**Vorliegender Text:**
□ □ □ □ □
Unser Straßenbericht vom 25.09.2021 / 26.09.2021
Unser Straßenbericht vom 25.09.2021 / 26.09.2021
Ein gar nicht so neues Gesicht, denn Patrizia kannte ich schon aus einer anderen Stadt und als ich mir letztens eine kleine Pause gönnte, parkte sie plötzlich neben mir und fragte, ob sie denn nicht mal mit auf die Straße fahren könnte!?
Ja aber natürlich und so wurde dann gestern aus einer Frage, die Realität und die fing an dem Abend für mich uns Jens im Lager an, wo wir den Wagen auf die bevorstehende Megatour vorbereiteten.
Danach fuhren wir zu Patrizia und die Tour sollte beginnen!
Das erste Ziel war Bochum – hier war es gestern sehr leise, leise darauf bezogen, dass wir nur wenige Menschen angetroffen hatten.
□ □ □ □ □
**Aufgabe 1:** Welche Stadt war laut dem Straßenbericht das erste Ziel der Tour?
**Aufgabe 2:** Schreiben Sie aus dem Straßenbericht den Abschnitt ab, der mit „Ja aber natürlich“ beginnt und mit „Menschen angetroffen hatten.“ endet.
**Aufgabe 3:** Nennen Sie alle konjugierten Verbformen in dem Satz des Straßenberichts, der mit „Ein gar nicht so neues Gesicht“ beginnt.

**Bereitgestelltes Material:**
□ □ □ □ □
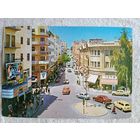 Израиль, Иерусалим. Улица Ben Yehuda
□ □ □ □ □
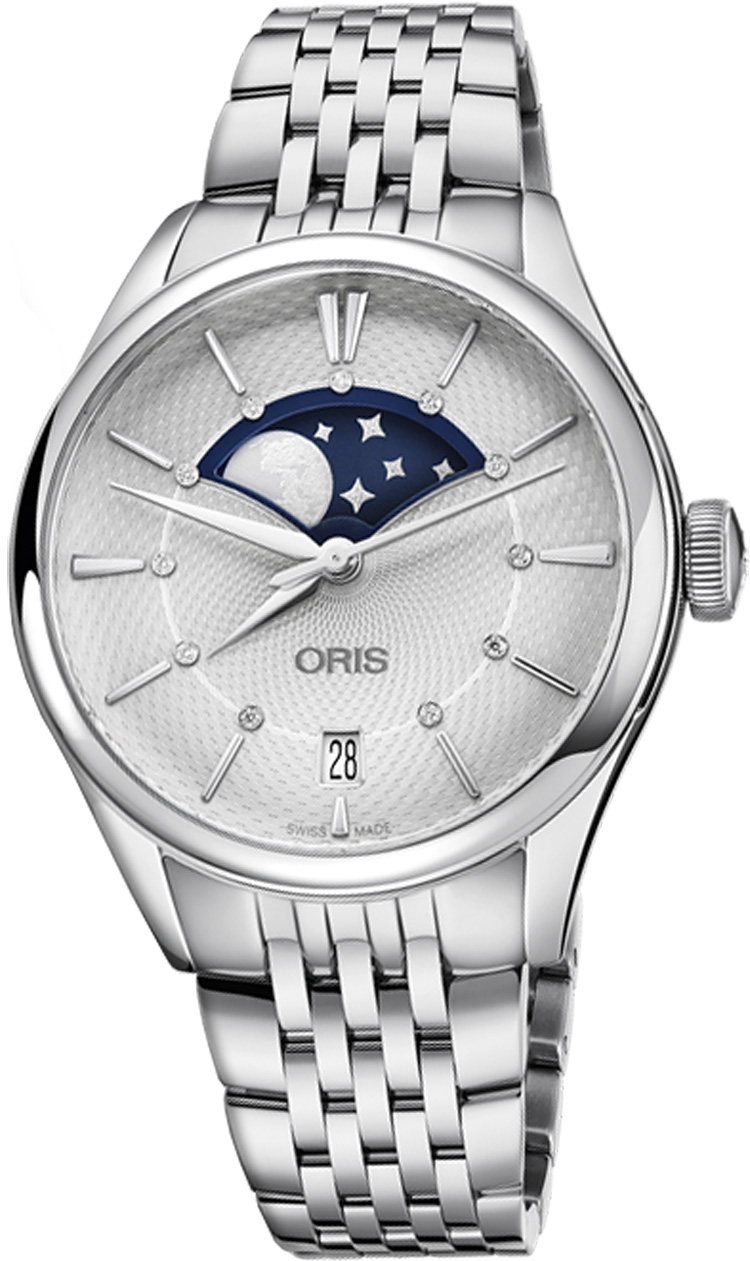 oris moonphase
□ □ □ □ □
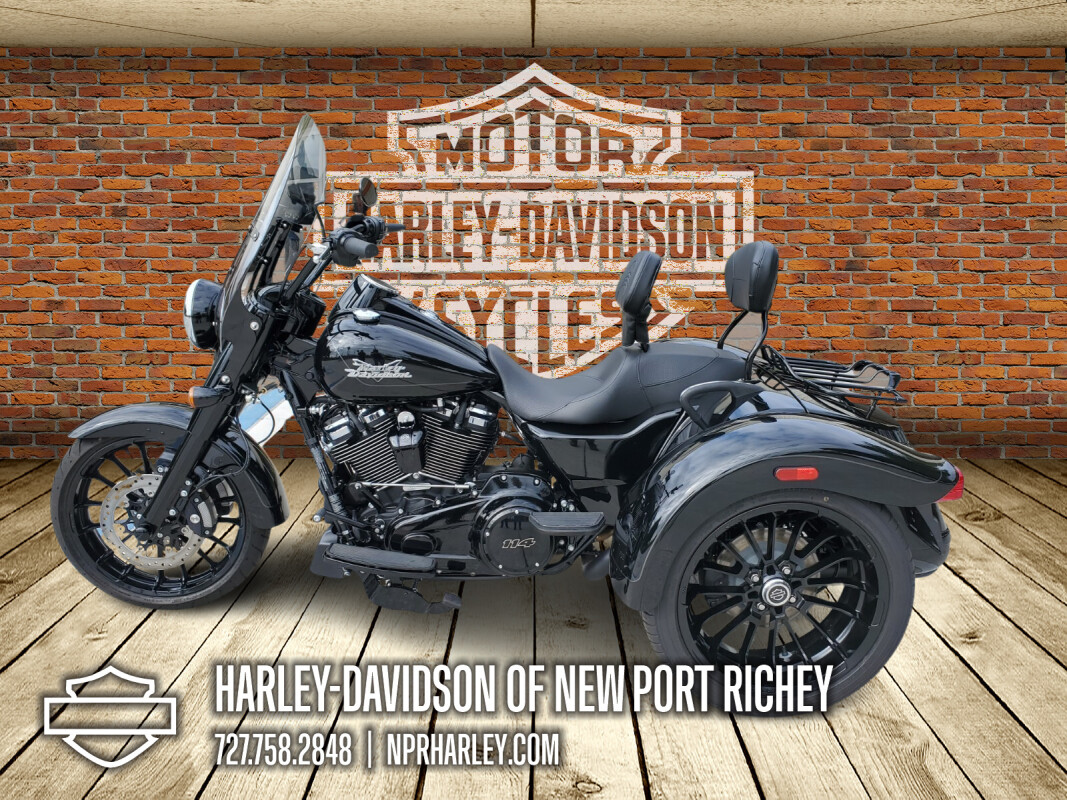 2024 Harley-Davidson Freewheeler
□ □ □ □ □
**Endgültige Antwort 1:** Bochum

**Endgültige Antwort 2:**
Ja aber natürlich und so wurde dann gestern aus einer Frage, die Realität und die fing an dem Abend für mich uns Jens im Lager an, wo wir den Wagen auf die bevorstehende Megatour vorbereiteten.
Danach fuhren wir zu Patrizia und die Tour sollte beginnen!
Das erste Ziel war Bochum – hier war es gestern sehr leise, leise darauf bezogen, dass wir nur wenige Menschen angetroffen hatten.

**Endgültige Antwort 3:** kannte, gönnte, parkte, fragte, könnte